At the heart of Merchant’s book is his destruction of the “lone inventor” myth. Although Steve Jobs will perhaps be remembered as the face of Apple for a very long time, his involvement in creating the iPhone was in fact very minimal. The creation of this one device spans several decades and represents the work of countless (and often nameless) individuals who work in subterranean mines, in rather bizarre factories in various parts of the world, in laboratories, in government agencies, in educational institutions, and in their own homes to create the components and the code that make everything work. As Merchant states, “My goal is that by the end of this book, you’ll glance into the black mirror of your iPhone and see, not the face of Jobs, but a group picture of its myriad creators–and have a more nuanced, true, and, I think, compelling portrait of the one device that pulled us all into its future. . . the one device is the work of countless inventors and factory workers, miners and recyclers, brilliant thinkers and child laborers, and revolutionary designers and cunning engineers. Of long-evolving technologies, or collaborative, incremental work, of fledgling startups and massive public-research institutions.”

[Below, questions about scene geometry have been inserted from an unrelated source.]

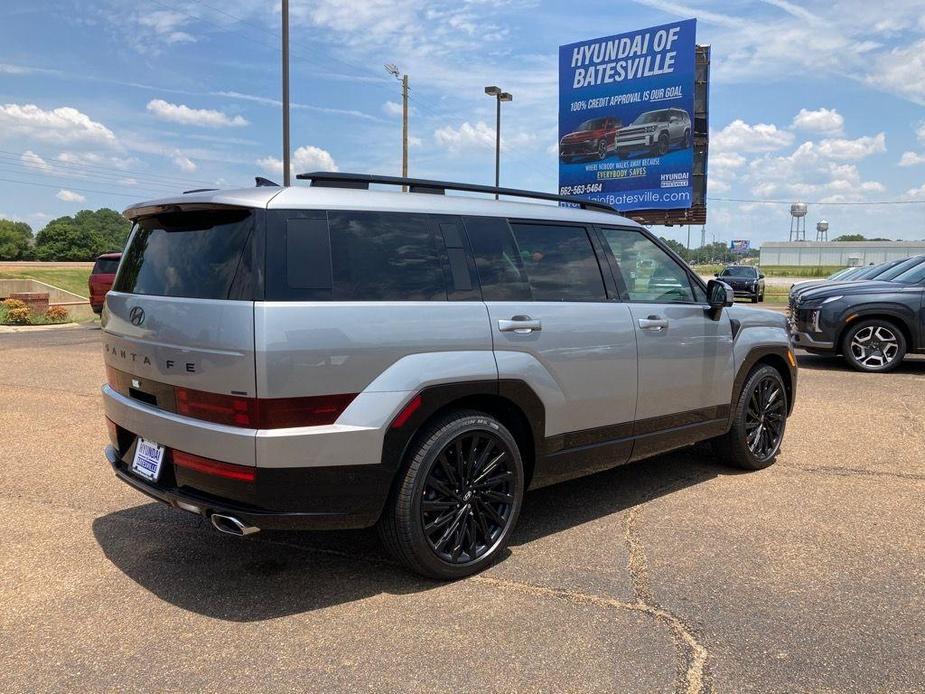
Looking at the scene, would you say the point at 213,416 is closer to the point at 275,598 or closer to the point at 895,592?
the point at 275,598

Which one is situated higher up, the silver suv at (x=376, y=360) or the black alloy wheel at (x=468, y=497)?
the silver suv at (x=376, y=360)

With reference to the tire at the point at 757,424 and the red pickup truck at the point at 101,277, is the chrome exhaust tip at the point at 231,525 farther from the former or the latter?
the red pickup truck at the point at 101,277

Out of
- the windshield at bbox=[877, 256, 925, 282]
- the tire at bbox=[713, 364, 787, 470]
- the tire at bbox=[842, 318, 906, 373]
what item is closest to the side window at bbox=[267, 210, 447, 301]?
the tire at bbox=[713, 364, 787, 470]

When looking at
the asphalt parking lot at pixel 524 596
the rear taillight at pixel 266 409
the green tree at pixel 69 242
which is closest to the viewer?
the asphalt parking lot at pixel 524 596

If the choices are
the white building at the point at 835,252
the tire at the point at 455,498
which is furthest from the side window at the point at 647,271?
the white building at the point at 835,252

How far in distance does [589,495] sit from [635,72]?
22.8m

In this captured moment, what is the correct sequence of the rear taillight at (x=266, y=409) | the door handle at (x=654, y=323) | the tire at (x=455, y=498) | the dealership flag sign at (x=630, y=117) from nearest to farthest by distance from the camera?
the rear taillight at (x=266, y=409) → the tire at (x=455, y=498) → the door handle at (x=654, y=323) → the dealership flag sign at (x=630, y=117)

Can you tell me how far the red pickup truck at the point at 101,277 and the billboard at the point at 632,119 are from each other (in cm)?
1634

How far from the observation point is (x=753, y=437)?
212 inches

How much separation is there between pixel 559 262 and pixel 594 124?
23153 millimetres

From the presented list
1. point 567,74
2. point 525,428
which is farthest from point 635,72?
point 525,428

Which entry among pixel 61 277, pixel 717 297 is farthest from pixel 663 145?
pixel 61 277

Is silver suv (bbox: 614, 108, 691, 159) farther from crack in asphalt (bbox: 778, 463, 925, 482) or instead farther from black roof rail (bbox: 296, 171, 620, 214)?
black roof rail (bbox: 296, 171, 620, 214)

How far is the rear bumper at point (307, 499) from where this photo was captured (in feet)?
9.90
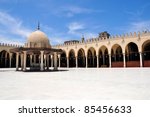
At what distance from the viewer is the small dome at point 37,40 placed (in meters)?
24.1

Until I read Merchant’s book I had never given much thought to the human costs of producing an iPhone. For instance, we learn that a “billion iPhones had been sold by 2016, which translates into 34 billion kilos (37 million tons) of mined rock [and that] producing a single iPhone requires mining 34 kilos of ore, 100 liters of water, and 20.5 grams of cyanide, per industry average.” And for the Apple teams that developed the iPhone from a technical standpoint, the project took its toll in terms of failed marriages and neglected children. A particularly interesting, and rather scary, chapter recounts Merchant’s risky journey to the very bowels of Foxconn City, the enormous Chinese manufacturing facility that is responsible for final assembly of the iPhone. In a section that reminds us of something out of Upton Sinclair’s novel, THE JUNGLE (or, perhaps more appropriately, Ridley Scott’s movie “Blade Runner”) Merchant, after making analogies between Foxconn and Henry Ford’s fabled River Rouge automobile plant, describes how the slaughterhouse was an early model for the most efficient way to build an assembly line. Today, instead of sausages, Foxconn is turning out shiny iPhones for human consumption. The human costs in either scenario are very high and, sadly, hidden from the typical iPhone user’s view.
This book has given me a much different and much-needed perspective on what it means to use my iPhone every day. And it has reinforced my conviction that we live our lives in the shadow of what Sherry Turkle calls “evocative objects”–those products, created with our own hands and heads, that eventually come to rule us with their beguiling and life-changing appeal.